Problems to solve:
**a.** According to the household debt article, by how much did total household debt increase in the last quarter of 2023?
**b.** Pick up the household debt article after its final sentence and continue writing it.

──────── Excerpt ────────

Total household debt increased by $212 billion in the last quarter of 2023, according to recent findings from the New York Fed.
02/15/2024 2:35 P.M.
1 minute read
A recent study conducted by the New York Fed’s Center for Microeconomic Data looking at the fourth quarter of 2023 revealed key insights into the patterns of various loan types, household finances, credit card debt, and the subsequent challenges faced by borrowers.
Key findings of the study include:
- Overall, household debt increased by $212 billion in the last quarter, with notable growth in mortgage, home equity line of credit (HELOC), credit card, and auto loan balances. However, the growth was moderate compared to the rapid changes observed in previous years.
- The average origination amount on auto loan balances spiked in 2021 and 2022. Although both car prices and average origination amounts have begun to decline in the last year, there has been a steady rise in auto loan delinquency rates.

──────── Dataset excerpt ────────

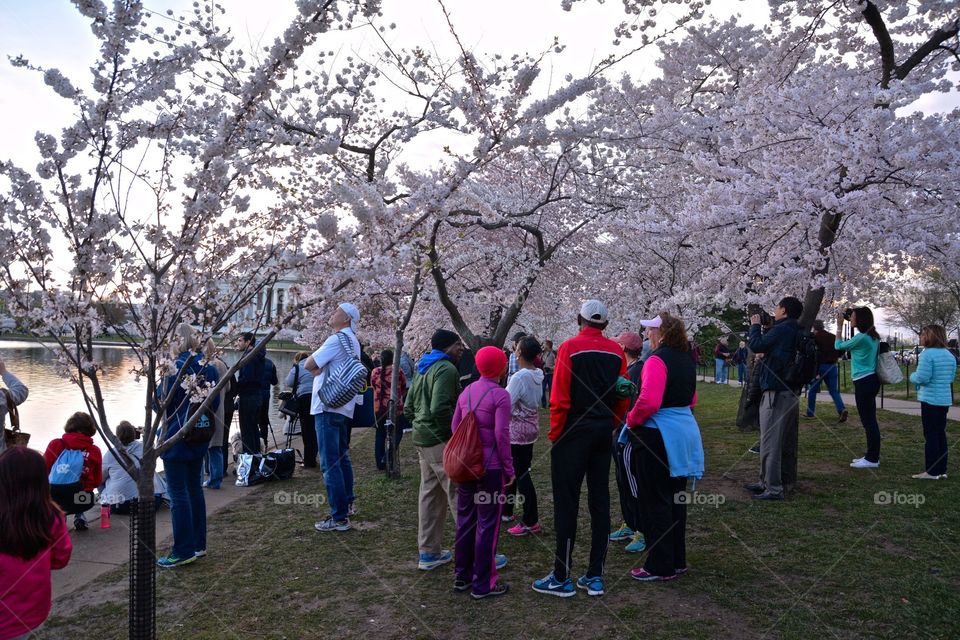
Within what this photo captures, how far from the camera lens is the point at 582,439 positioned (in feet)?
15.1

────────

Responses in order:
**a.** $212 billion.

**b.**
- Household debt delinquencies, which reached historic lows during the pandemic, are now on the rise again across all types of debt. Auto loans and credit cards, in particular, have seen a worsening trend in new delinquencies, surpassing pre-pandemic levels.
- Delinquency rates tend to decrease with age, but younger generations, especially Millennials, are experiencing higher delinquency rates compared to their predecessors. The disparities are less pronounced for auto loans, but all generations have seen sharp increases in delinquency transition rates over the past two years.
- The rise in delinquency is most pronounced for borrowers in the lowest-income areas, with research based on ZIP code average income.